The task:
Copy out the lines of the listing below word for word, starting at the line that contains "Between the yellow" and ending at the last line of the listing.

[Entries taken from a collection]
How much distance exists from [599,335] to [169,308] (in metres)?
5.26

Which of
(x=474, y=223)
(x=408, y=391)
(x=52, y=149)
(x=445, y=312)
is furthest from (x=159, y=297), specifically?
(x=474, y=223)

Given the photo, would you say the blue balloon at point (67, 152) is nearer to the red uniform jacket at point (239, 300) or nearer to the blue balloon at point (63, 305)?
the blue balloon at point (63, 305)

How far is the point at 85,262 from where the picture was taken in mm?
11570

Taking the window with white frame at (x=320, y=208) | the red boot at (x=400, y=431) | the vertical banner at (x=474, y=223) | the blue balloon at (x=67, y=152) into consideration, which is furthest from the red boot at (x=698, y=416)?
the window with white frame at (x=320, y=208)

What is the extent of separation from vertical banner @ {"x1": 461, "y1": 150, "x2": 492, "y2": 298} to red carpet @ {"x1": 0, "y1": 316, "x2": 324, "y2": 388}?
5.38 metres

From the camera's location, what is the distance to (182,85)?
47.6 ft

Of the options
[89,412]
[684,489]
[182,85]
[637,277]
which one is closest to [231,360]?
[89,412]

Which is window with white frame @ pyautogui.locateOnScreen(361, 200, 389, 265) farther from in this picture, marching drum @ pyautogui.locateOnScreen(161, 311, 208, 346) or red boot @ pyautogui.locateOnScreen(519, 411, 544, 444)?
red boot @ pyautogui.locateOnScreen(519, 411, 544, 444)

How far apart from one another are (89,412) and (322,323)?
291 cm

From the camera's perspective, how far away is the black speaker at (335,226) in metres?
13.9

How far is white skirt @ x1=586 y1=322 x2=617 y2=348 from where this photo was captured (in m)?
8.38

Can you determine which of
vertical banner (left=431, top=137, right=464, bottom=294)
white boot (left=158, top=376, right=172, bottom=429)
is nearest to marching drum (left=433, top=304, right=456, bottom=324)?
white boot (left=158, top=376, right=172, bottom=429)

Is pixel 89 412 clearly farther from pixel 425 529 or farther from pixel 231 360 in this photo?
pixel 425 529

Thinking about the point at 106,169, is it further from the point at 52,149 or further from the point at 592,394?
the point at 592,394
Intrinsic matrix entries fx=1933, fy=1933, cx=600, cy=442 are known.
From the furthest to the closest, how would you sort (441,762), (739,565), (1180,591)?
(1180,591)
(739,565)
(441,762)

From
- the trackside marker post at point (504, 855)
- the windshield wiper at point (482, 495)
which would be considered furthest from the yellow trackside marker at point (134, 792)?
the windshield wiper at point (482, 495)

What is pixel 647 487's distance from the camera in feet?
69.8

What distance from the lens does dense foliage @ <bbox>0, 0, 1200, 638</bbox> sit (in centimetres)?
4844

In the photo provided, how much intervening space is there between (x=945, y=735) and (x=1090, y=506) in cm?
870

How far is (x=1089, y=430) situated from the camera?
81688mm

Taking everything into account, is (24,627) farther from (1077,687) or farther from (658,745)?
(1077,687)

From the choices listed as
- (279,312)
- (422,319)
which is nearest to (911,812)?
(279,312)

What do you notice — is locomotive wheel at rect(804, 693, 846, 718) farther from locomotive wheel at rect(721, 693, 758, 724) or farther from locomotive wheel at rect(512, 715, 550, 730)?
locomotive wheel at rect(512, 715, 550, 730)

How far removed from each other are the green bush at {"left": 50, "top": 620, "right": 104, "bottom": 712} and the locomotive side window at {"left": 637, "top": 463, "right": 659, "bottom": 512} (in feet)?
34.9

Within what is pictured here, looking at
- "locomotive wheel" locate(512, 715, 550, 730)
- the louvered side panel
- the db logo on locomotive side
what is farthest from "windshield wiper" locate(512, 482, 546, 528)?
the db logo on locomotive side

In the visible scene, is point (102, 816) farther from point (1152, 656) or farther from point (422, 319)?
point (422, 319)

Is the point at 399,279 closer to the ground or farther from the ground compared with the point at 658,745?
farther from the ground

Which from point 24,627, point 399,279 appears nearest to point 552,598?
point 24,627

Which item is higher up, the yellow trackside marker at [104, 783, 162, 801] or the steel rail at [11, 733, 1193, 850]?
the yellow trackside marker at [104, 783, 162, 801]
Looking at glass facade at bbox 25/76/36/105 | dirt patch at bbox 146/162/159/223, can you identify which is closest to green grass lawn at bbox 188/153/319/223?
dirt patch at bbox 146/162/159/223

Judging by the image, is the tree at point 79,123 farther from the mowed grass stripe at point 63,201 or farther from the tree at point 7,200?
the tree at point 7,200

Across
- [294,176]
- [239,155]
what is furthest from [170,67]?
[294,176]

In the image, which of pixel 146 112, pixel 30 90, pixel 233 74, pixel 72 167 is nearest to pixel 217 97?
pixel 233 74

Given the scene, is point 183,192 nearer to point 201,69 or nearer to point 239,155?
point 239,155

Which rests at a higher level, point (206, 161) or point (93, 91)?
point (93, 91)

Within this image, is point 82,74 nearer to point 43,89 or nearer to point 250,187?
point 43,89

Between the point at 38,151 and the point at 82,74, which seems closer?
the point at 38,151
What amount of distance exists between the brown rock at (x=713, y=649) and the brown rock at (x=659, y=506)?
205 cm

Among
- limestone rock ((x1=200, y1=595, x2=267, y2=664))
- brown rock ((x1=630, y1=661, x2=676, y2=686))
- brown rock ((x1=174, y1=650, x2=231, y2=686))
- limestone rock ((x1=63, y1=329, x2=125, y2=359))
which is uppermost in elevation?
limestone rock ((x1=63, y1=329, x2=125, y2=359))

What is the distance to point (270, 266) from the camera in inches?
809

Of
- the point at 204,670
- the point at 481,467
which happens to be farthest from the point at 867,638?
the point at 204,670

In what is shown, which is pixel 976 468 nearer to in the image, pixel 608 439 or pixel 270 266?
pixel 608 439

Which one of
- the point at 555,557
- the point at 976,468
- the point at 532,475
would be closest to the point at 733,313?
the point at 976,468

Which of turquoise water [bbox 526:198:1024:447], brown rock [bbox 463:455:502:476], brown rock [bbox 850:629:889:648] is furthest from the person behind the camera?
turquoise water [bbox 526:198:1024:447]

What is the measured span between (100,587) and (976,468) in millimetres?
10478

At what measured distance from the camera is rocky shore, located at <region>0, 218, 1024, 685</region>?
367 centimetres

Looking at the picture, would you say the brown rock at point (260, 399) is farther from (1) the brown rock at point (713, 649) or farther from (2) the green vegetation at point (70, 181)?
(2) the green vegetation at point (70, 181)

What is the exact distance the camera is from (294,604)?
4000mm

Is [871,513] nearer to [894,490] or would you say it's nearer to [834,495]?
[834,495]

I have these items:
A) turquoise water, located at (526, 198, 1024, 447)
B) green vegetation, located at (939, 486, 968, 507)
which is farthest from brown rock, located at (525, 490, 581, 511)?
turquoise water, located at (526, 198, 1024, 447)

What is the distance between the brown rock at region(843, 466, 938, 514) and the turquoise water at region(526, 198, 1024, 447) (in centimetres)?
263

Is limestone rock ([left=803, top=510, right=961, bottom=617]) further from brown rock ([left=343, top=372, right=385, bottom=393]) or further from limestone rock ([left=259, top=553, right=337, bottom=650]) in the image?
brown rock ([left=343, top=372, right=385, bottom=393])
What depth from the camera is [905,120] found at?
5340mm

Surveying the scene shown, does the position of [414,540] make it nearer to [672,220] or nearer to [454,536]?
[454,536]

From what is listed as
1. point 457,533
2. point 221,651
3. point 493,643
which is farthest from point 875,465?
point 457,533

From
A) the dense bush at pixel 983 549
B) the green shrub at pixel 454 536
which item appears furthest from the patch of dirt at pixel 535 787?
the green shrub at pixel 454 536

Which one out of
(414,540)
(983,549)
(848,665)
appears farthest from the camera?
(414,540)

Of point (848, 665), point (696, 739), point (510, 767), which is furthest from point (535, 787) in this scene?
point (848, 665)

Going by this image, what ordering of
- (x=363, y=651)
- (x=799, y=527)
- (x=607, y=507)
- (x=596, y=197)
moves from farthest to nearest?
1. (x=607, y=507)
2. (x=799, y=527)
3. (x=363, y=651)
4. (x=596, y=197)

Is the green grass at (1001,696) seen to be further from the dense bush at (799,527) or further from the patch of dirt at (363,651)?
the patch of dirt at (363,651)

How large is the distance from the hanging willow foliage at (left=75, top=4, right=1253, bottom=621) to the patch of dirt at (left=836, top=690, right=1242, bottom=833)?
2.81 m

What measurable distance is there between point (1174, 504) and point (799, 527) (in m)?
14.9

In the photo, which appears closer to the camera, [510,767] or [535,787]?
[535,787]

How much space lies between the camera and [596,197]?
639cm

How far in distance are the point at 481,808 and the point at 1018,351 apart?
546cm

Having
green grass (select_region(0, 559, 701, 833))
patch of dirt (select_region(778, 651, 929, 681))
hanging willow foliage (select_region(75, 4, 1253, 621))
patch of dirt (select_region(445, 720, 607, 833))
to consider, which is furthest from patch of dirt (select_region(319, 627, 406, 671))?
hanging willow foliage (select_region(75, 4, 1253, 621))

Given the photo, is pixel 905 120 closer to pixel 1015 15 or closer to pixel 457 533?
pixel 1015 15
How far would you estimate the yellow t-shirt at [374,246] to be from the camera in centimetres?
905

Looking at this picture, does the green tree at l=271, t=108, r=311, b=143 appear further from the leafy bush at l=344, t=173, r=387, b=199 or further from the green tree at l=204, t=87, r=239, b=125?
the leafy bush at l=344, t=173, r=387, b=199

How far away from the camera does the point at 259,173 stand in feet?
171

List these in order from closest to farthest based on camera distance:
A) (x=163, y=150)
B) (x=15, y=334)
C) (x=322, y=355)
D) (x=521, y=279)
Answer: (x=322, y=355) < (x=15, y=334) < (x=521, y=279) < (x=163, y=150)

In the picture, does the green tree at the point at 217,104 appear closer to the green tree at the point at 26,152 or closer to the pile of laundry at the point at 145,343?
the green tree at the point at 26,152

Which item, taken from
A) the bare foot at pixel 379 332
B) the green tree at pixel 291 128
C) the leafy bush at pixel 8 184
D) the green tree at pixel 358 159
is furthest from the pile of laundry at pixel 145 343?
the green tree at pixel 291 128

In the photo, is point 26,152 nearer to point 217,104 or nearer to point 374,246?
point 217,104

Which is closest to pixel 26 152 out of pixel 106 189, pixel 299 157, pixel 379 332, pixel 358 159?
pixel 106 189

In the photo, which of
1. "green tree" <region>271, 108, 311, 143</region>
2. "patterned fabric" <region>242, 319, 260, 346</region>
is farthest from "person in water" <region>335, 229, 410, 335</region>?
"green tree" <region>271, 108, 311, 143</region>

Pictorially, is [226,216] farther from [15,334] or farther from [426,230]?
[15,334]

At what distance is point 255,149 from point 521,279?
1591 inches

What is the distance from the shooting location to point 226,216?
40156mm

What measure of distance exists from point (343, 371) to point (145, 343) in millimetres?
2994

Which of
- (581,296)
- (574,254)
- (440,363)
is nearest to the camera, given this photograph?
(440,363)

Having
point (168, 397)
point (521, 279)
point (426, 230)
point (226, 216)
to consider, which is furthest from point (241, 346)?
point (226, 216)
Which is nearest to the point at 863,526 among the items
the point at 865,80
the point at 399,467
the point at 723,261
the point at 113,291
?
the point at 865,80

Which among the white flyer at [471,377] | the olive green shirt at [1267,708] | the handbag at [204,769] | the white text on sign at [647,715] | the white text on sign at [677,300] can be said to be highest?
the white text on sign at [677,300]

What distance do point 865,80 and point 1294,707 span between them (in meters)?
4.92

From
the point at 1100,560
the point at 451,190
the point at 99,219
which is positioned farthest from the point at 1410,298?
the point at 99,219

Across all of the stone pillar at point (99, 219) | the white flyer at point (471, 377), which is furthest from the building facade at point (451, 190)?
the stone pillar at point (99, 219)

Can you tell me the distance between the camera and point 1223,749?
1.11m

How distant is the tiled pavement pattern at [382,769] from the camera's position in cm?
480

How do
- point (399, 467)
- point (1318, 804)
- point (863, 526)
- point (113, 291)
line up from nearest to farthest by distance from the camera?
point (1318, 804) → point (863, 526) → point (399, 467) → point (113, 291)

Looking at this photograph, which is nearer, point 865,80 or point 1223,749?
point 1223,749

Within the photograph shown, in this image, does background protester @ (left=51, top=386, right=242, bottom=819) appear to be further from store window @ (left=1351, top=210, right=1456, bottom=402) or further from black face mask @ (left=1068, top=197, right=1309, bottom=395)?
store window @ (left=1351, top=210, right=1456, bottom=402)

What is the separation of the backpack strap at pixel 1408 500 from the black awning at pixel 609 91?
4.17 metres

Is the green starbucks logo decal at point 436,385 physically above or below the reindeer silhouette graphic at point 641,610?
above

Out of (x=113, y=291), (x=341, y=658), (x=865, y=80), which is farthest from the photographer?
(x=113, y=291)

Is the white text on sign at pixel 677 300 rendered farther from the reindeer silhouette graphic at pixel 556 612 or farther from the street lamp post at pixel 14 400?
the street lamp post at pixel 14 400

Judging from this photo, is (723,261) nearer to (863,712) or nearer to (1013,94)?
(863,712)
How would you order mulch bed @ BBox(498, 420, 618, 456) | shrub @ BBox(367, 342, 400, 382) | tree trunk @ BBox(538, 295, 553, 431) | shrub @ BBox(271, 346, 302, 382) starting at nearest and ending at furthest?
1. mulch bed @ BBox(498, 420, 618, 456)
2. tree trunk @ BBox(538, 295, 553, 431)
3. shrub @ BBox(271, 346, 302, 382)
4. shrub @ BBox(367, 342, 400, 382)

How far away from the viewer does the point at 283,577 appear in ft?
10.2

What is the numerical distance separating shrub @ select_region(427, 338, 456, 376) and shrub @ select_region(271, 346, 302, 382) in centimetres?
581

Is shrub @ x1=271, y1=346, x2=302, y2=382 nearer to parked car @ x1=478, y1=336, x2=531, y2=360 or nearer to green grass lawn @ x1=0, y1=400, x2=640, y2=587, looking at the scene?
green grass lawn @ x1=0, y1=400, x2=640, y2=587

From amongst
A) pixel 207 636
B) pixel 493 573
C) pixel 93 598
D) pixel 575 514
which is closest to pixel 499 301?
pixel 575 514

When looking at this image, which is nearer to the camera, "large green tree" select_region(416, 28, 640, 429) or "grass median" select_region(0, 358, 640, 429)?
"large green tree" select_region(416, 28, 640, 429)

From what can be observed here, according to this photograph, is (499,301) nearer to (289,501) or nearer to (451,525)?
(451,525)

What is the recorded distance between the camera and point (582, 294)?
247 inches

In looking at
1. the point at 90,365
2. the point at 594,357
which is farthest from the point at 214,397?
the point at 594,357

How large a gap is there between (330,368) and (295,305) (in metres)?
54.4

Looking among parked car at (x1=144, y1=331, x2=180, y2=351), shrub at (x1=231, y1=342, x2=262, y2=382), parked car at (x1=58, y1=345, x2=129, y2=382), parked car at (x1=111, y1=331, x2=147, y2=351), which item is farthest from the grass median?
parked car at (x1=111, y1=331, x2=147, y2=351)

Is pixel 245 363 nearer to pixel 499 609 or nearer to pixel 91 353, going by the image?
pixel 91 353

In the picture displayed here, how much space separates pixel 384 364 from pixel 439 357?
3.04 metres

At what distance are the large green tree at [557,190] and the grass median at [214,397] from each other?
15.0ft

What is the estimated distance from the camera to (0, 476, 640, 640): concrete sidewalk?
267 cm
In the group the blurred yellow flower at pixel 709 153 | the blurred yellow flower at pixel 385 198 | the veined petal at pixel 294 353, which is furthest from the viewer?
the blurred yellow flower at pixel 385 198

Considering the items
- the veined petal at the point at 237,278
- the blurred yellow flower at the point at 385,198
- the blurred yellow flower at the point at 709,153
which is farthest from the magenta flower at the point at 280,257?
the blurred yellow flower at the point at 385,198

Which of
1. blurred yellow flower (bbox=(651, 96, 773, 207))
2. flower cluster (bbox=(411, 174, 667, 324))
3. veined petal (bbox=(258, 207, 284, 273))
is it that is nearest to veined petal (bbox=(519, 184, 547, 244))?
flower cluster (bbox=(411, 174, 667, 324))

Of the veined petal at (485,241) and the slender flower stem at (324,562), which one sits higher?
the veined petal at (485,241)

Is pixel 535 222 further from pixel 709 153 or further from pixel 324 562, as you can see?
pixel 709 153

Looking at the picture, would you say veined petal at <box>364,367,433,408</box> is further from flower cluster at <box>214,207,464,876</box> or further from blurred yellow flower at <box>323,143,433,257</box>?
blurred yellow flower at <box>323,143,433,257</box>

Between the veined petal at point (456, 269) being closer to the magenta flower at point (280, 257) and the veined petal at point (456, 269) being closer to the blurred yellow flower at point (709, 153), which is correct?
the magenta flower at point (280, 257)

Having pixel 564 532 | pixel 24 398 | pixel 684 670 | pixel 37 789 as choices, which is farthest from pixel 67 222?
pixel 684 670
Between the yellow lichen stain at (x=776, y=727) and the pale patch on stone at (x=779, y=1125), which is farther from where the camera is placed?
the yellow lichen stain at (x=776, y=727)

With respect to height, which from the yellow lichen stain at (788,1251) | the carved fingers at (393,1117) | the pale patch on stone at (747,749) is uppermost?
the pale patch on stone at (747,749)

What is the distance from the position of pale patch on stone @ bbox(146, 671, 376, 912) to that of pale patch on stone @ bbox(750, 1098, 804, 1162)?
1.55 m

Written answer:
Between the yellow lichen stain at (x=776, y=727) and the pale patch on stone at (x=779, y=1125), which is farther from where the camera is placed?
the yellow lichen stain at (x=776, y=727)

With respect to height, which from the yellow lichen stain at (788,1251) | the carved fingers at (393,1117) | the pale patch on stone at (747,749) is uppermost?
the pale patch on stone at (747,749)

What is the distance from the position of pale patch on stone @ bbox(146, 671, 376, 912) to that of pale patch on stone @ bbox(750, 1098, 804, 1162)?
1.55 m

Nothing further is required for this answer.